Decca Records rescheduled the taping with our choir--it's now set for Monday. I changed my Monday flight to Tuesday (God bless Southwest Airlines), and realized that the delay solves a couple of small problems for me. Like how I was going to return the Evelyn Waugh biography of Ronald Knox to the motherhouse library, and get Sr. Margaret Charles' camcorder and supplies back into their specific places in her office. Not to mention get to Logan Airport.
I asked Sr Sylwia, our novice from Poland, to take a few pictures of the goings on so I could have something to show while I figure out the video files...and get my next talks together. You can thank her for the illustrations...
From today's talk on the Penitent Heart as a "Convicted" heart:
In a 1935 meditation on Penance, the Founder commented that we tend to put too much stress on the confession of sin: sorrow for sin is a “heavenly gift.” We have to pray for it, and have much hope, based on Jesus having died for us.
Sorrow for sin is a “heavenly gift.” Pope Benedict said the same thing in an off-the-cuff homily on April 15: “penance is a grace. There is a tendency in exegesis that says: In Galilee Jesus announced a grace without conditions, absolutely unconditional, so also without penance, pure grace, without human preconditions. But this is a false interpretation of grace. Penance is grace; it is a grace that we recognize our sin, it is a grace to know that we need renewal, change, of a transformation of our being. Penance, to be able to do penance, is a gift of grace.“
This is very true, and it is part of the Gospel, the good news; it is a truth that the world denies. The world knows only punishment for what it considers wrongdoing--which may or may not involve actual evil, although quite often, they are spot on. (Just not often enough!) So repentance is a grace. ("Peace I give you. Not as the world gives, do I give to you...")
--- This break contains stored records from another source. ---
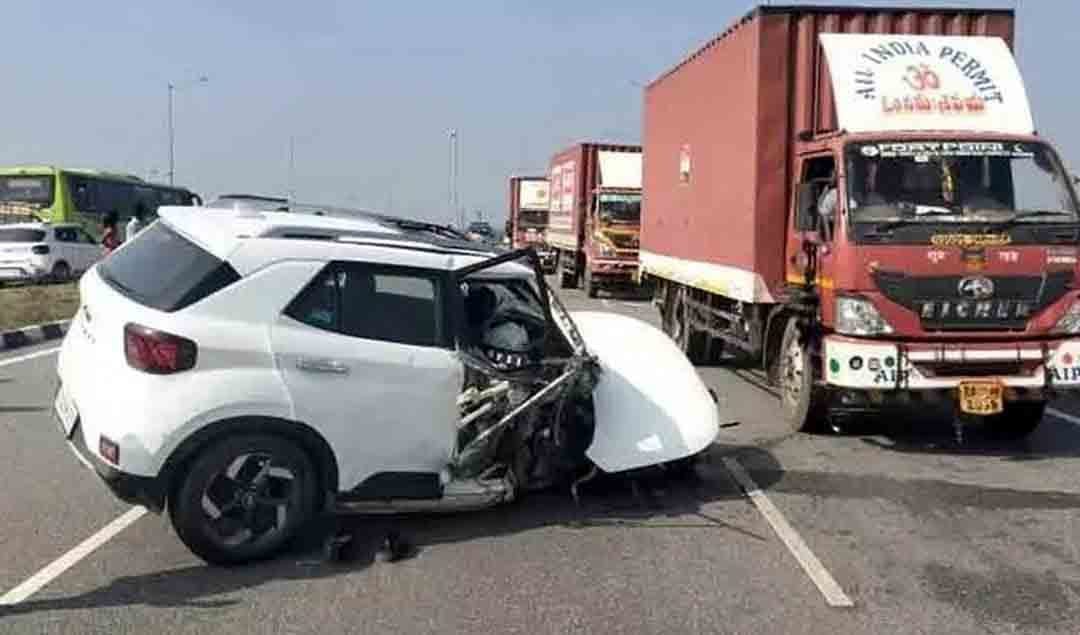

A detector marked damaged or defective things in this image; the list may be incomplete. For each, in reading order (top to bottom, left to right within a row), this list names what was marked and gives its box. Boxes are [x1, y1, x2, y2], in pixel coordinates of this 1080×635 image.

crushed white suv [0, 224, 102, 284]
shattered windshield [848, 142, 1072, 226]
damaged car frame [54, 206, 720, 564]
crushed white suv [54, 207, 720, 568]
crumpled car hood [568, 310, 720, 474]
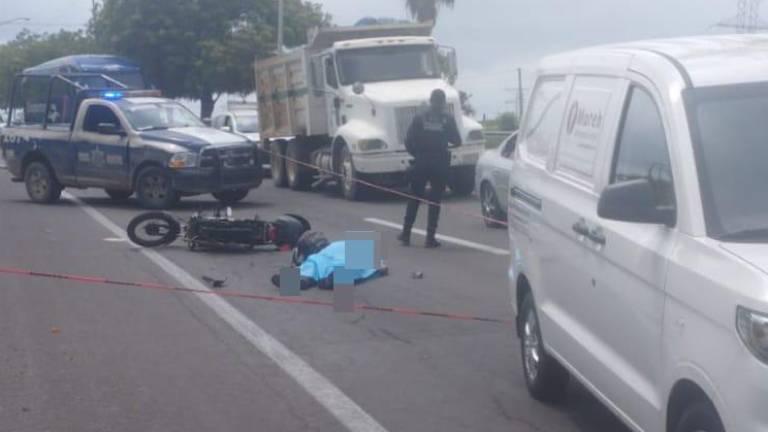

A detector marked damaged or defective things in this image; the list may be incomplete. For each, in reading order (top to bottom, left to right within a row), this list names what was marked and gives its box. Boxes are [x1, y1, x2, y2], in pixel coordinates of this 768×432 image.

overturned motorcycle [126, 208, 308, 251]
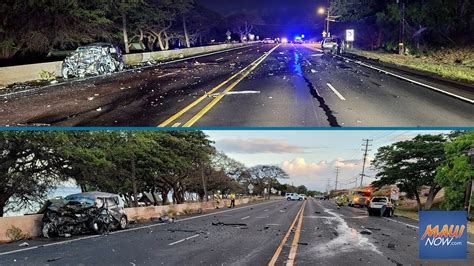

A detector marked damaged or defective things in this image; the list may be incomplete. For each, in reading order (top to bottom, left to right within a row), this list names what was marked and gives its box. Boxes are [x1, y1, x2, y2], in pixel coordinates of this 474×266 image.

Pope Benedict continues: “And I must say that we Christians, even in recent times, we have often avoided the word penance, it seemed too harsh to us. Now, under the attacks of the world that speaks to us of our sins, we see that being able to do penance is a grace. And we see that it is necessary to do penance, that is, recognize what is wrong in our life, to open up to purification, to transformation, this pain is grace, because it is renewal, it is the work of divine mercy. And thus these 2 things that St. Peter says -- penitence and forgiveness -- correspond to the beginning of Jesus' preaching: "metanoeite," that is, convert (cf. Mark 1:15). This is the fundamental point, then: "metanoia" is not a private thing, that could be substituted by grace; "metanoia" is rather the arrival of the grace that transforms us....In...this 'transformation' that penance gives, in this conversion, in this new way of life, we find life, true life. “
So there is a movement toward something new: not sitting on the dung-hill of regret, but a work of transformation in progress. St. Paul said, “Do you not realize that God's mercy is directed to your repentance?” And Jesus reproached the towns where he worked most of his “mighty deeds” because of “their failure to repent.”
The “convicted” heart is an enlightened heart. And to “live in continual conversion” it must remain accessible to the light coming from the tabernacle, penetrable to the light. If you want to be enlightened, you cannot stay in the shade, protecting yourself with all sorts of strategies, like spiritual sunscreen.
“I feel convicted!” Because the truth will set you free. That's what an encounter with a living word does: convicts, but does not condemn. Convicts in a life-giving way: it gives a life sentence (in the literal sense!).